La République démocratique du Congo a obtenu un second mandat consécutif au sein du Conseil de paix et de sécurité (CPS) de l’Union africaine, a annoncé mercredi le ministère congolais des Affaires étrangères. L’élection s’est tenue à Addis-Abeba, siège de l’organisation panafricaine, dans le cadre du renouvellement partiel de l’instance décisionnelle.
Un plébiscite continental
Sur les 48 États membres en droit de vote, 44 ont accordé leur suffrage à la candidature congolaise. Ce score, proche de l’unanimité, traduit un niveau de confiance élevé des partenaires africains envers la diplomatie de Kinshasa et son expertise dans les questions sécuritaires.
Cette réélection intervient alors que le mandat actuel de la RDC au CPS, entamé le 1er avril 2024, arrive à échéance. Elle assure à Kinshasa une continuité stratégique au sein de cet organe, véritable colonne vertébrale de l’architecture de paix et de sécurité africaine.

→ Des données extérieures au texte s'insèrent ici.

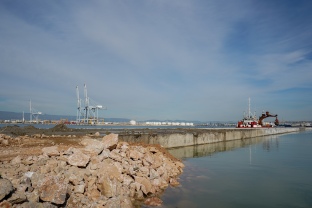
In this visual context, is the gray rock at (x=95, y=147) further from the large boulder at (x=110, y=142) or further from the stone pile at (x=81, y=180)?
the large boulder at (x=110, y=142)

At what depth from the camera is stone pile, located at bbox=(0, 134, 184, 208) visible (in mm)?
7789

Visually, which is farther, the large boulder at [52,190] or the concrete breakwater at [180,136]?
the concrete breakwater at [180,136]

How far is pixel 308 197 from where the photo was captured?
12289 mm

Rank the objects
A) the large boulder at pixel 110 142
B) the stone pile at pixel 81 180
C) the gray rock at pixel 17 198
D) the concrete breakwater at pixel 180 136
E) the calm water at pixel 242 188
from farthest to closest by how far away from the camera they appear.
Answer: the concrete breakwater at pixel 180 136 < the large boulder at pixel 110 142 < the calm water at pixel 242 188 < the stone pile at pixel 81 180 < the gray rock at pixel 17 198

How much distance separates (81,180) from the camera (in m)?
9.52

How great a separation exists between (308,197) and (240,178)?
4431 mm

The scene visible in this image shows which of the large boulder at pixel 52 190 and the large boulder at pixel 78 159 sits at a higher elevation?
the large boulder at pixel 78 159

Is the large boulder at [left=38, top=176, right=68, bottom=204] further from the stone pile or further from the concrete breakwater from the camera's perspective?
the concrete breakwater

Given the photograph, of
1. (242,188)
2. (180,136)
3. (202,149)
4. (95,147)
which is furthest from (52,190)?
(202,149)

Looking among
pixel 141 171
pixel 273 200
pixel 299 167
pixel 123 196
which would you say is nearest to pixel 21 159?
pixel 123 196

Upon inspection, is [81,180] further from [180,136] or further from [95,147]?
[180,136]

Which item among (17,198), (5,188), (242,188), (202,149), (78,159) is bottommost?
(202,149)


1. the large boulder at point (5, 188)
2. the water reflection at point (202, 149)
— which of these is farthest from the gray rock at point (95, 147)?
the water reflection at point (202, 149)

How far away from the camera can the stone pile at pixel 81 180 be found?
7789 millimetres
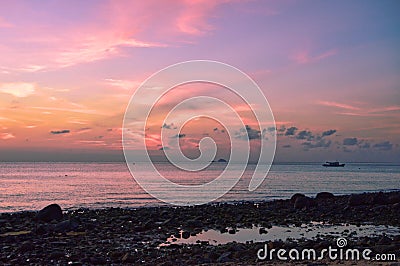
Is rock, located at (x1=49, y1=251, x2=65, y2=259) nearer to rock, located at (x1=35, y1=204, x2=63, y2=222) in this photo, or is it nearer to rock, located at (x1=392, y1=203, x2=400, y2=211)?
rock, located at (x1=35, y1=204, x2=63, y2=222)

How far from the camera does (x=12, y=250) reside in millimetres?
→ 18641

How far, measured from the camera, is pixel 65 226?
2427cm

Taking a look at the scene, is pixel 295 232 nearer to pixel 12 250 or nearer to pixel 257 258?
pixel 257 258

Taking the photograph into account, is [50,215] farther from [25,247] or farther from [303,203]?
[303,203]

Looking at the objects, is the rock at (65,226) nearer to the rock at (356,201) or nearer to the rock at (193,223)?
the rock at (193,223)

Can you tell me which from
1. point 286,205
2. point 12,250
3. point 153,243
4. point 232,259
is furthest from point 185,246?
point 286,205

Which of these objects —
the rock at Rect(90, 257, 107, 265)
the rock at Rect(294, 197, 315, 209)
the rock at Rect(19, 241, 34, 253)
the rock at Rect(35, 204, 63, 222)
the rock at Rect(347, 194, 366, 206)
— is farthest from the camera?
the rock at Rect(294, 197, 315, 209)

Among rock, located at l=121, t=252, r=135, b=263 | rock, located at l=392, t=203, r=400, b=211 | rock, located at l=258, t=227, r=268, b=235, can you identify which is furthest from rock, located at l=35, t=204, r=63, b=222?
rock, located at l=392, t=203, r=400, b=211

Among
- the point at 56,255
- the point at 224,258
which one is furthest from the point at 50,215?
the point at 224,258

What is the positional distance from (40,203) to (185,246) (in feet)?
107
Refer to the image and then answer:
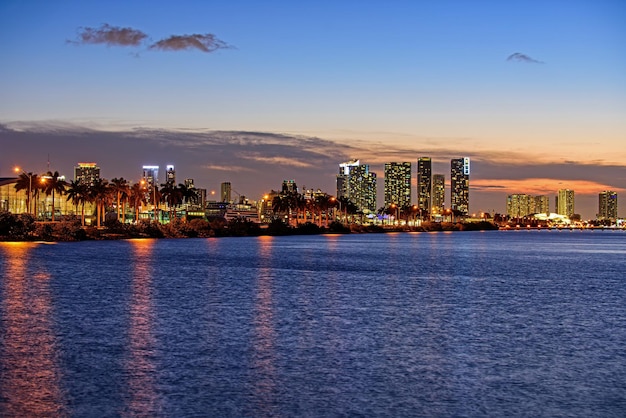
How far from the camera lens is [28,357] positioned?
19.7 meters

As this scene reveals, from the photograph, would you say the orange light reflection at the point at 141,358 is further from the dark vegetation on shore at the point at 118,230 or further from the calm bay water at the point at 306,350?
the dark vegetation on shore at the point at 118,230

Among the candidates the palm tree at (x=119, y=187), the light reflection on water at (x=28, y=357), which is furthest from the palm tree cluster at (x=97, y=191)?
the light reflection on water at (x=28, y=357)

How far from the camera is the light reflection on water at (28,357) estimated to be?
14.9m

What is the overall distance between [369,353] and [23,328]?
10808 millimetres

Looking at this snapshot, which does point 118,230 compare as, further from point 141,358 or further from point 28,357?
point 141,358

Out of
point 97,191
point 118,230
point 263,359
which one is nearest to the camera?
point 263,359

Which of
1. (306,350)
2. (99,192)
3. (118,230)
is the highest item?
(99,192)

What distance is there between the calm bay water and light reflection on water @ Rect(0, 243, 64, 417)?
5 cm

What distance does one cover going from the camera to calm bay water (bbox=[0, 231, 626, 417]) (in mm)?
15516

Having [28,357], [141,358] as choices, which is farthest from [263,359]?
[28,357]

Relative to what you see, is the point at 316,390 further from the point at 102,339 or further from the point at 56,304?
the point at 56,304

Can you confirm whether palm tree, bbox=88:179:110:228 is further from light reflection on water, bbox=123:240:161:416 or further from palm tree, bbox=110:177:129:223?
light reflection on water, bbox=123:240:161:416

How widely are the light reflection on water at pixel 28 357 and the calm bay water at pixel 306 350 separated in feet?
0.17

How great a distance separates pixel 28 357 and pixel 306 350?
690 centimetres
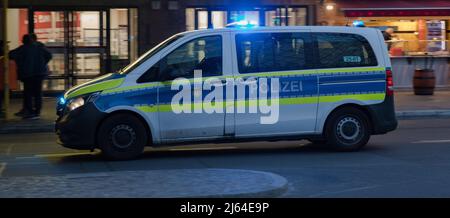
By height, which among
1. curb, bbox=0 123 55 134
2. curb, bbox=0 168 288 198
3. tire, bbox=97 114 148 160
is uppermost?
tire, bbox=97 114 148 160

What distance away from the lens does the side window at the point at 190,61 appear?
9859 millimetres

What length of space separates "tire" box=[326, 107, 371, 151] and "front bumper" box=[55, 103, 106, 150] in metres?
3.34

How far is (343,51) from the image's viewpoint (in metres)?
10.5

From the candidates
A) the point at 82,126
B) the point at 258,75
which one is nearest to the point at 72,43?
the point at 82,126

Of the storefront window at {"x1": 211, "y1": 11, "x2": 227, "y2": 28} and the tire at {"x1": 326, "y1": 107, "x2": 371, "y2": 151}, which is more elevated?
the storefront window at {"x1": 211, "y1": 11, "x2": 227, "y2": 28}

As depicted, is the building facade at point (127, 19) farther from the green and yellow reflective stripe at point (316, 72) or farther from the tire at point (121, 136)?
the tire at point (121, 136)

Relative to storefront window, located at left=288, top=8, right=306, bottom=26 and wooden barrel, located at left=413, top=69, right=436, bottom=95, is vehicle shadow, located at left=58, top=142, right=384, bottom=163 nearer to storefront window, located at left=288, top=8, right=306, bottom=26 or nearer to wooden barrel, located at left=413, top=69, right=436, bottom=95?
wooden barrel, located at left=413, top=69, right=436, bottom=95

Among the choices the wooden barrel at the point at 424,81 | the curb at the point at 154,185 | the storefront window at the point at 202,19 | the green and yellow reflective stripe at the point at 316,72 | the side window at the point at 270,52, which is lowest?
the curb at the point at 154,185

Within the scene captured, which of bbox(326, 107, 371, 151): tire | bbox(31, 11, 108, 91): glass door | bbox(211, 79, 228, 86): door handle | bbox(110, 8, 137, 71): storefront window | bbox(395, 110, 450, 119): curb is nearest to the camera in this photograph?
bbox(211, 79, 228, 86): door handle

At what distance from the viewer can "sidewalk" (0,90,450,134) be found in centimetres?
1427

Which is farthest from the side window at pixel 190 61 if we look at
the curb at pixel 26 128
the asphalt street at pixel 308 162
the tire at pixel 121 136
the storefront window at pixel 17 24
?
the storefront window at pixel 17 24

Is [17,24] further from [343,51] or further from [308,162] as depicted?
[308,162]

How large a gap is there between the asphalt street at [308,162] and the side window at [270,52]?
1316 mm

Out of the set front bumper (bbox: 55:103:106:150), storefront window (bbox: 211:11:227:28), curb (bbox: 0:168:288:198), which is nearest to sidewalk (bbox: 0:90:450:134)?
front bumper (bbox: 55:103:106:150)
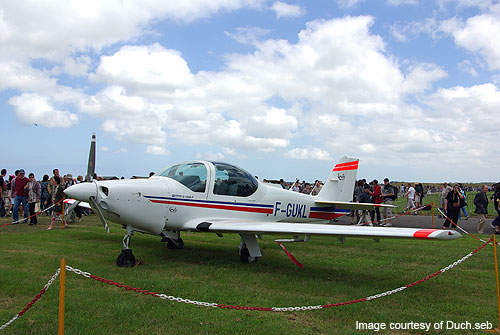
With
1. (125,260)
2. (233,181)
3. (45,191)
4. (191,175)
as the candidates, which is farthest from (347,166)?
(45,191)

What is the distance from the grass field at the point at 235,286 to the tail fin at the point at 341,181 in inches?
75.5

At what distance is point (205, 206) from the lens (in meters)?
8.05

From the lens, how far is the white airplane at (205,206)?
22.6 feet

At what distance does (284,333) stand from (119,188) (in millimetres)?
4286

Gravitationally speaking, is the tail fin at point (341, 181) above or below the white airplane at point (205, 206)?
above

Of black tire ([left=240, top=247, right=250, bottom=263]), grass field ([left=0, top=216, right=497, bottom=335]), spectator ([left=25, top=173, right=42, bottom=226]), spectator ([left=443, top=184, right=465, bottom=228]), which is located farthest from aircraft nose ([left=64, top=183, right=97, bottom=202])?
spectator ([left=443, top=184, right=465, bottom=228])

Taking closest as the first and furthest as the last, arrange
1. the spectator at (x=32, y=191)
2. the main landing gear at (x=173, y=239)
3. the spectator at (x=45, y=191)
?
the main landing gear at (x=173, y=239), the spectator at (x=32, y=191), the spectator at (x=45, y=191)

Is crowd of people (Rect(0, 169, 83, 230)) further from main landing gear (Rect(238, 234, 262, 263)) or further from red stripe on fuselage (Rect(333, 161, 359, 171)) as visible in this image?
red stripe on fuselage (Rect(333, 161, 359, 171))

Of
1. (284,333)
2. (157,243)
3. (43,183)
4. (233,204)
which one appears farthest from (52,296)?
(43,183)

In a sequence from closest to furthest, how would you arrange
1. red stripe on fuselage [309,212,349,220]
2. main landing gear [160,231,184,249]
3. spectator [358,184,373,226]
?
main landing gear [160,231,184,249]
red stripe on fuselage [309,212,349,220]
spectator [358,184,373,226]

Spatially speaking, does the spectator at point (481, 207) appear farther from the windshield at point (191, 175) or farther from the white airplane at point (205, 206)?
the windshield at point (191, 175)

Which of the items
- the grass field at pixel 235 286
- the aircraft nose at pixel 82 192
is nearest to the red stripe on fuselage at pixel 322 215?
the grass field at pixel 235 286

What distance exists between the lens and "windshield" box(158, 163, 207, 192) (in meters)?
8.01

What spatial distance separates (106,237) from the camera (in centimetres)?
1099
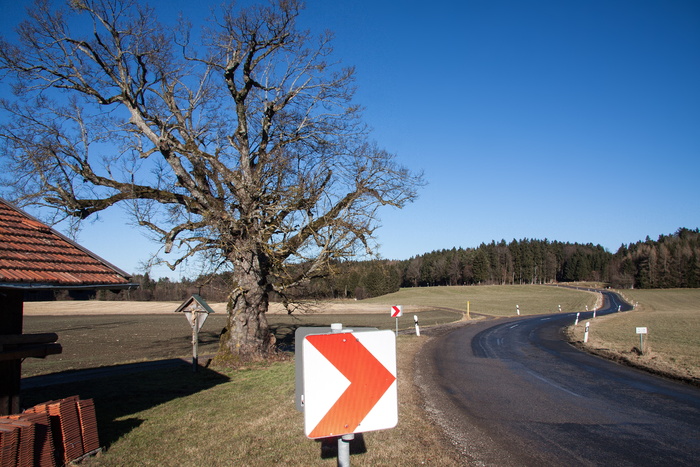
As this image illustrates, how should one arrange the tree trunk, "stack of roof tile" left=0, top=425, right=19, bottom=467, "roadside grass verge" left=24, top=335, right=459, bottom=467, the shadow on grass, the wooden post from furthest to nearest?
the tree trunk
the shadow on grass
the wooden post
"roadside grass verge" left=24, top=335, right=459, bottom=467
"stack of roof tile" left=0, top=425, right=19, bottom=467

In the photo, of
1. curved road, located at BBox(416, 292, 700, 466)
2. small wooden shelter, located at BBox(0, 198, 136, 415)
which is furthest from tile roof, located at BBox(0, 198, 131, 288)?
curved road, located at BBox(416, 292, 700, 466)

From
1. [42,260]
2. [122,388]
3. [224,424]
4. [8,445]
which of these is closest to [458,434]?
[224,424]

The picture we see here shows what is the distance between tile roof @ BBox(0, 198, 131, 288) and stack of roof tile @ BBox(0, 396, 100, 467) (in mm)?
1588

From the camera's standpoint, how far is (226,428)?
23.5ft

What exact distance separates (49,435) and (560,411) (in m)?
8.16

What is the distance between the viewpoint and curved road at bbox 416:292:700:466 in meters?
6.00

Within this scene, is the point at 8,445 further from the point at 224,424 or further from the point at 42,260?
the point at 224,424

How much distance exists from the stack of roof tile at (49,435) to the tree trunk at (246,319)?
8.90m

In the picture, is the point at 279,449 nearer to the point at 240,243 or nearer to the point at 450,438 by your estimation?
the point at 450,438

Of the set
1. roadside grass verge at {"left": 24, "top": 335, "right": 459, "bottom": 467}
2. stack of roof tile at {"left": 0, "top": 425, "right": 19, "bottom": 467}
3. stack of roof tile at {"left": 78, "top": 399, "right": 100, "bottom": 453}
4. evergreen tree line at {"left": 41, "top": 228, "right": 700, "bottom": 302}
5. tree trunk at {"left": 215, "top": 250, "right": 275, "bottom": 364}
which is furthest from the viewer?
evergreen tree line at {"left": 41, "top": 228, "right": 700, "bottom": 302}

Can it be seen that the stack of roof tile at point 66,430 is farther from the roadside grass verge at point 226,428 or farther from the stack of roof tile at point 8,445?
the stack of roof tile at point 8,445

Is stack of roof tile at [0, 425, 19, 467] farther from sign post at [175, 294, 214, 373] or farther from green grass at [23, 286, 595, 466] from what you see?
sign post at [175, 294, 214, 373]

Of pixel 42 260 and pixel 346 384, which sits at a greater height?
pixel 42 260

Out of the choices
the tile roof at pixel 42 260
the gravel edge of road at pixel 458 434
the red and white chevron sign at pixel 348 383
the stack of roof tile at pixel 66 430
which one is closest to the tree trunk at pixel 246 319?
the gravel edge of road at pixel 458 434
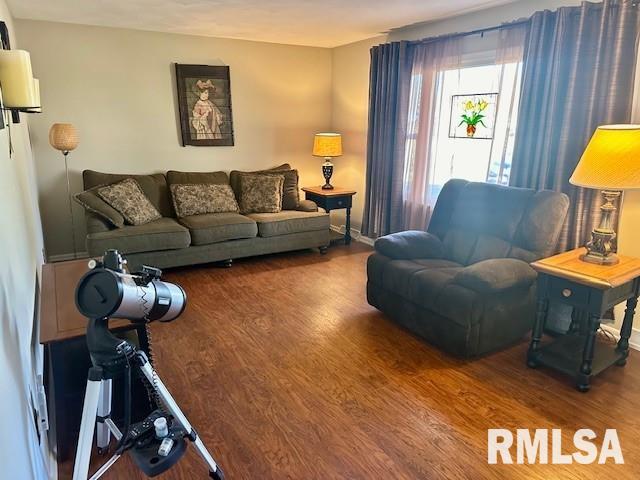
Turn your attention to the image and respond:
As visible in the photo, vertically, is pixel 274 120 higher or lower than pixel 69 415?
higher

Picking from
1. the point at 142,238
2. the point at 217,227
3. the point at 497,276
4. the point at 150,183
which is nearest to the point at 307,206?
the point at 217,227

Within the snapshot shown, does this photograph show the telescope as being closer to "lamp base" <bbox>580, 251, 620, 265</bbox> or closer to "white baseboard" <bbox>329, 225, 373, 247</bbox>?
"lamp base" <bbox>580, 251, 620, 265</bbox>

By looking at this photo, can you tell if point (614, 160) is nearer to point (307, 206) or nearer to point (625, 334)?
point (625, 334)

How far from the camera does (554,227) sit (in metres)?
2.77

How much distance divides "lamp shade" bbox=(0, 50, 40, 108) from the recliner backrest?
8.85 ft

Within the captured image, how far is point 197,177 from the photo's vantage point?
15.6ft

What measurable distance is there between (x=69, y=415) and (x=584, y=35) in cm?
353

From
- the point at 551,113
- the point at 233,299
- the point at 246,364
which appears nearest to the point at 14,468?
the point at 246,364

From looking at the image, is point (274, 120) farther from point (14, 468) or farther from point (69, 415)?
point (14, 468)

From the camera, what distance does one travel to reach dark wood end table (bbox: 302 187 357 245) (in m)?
4.92

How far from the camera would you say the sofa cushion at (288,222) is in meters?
4.47

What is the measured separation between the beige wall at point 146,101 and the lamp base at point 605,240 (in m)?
3.68

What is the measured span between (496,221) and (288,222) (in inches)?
84.5

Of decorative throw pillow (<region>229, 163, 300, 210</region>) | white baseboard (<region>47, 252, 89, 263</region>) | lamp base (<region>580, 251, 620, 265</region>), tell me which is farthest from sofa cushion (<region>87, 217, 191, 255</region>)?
lamp base (<region>580, 251, 620, 265</region>)
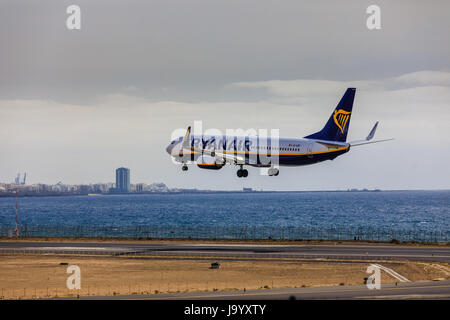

Un organe clé dans la gouvernance sécuritaire du continent
Le Conseil de paix et de sécurité constitue l’organe décisionnel permanent de l’Union africaine pour la prévention, la gestion et le règlement des conflits. Instance de délibération et d’action, il est habilité à autoriser le déploiement de missions de soutien à la paix et à imposer des sanctions en cas de changements anticonstitutionnels de gouvernement.
La RDC a déjà assumé la présidence tournante du CPS à deux reprises depuis son entrée en fonction : en novembre 2024 et en janvier 2026. Ces périodes ont permis à Kinshasa d’orienter les débats et de peser sur les décisions relatives aux foyers de tension sur le continent, notamment dans la région des Grands Lacs.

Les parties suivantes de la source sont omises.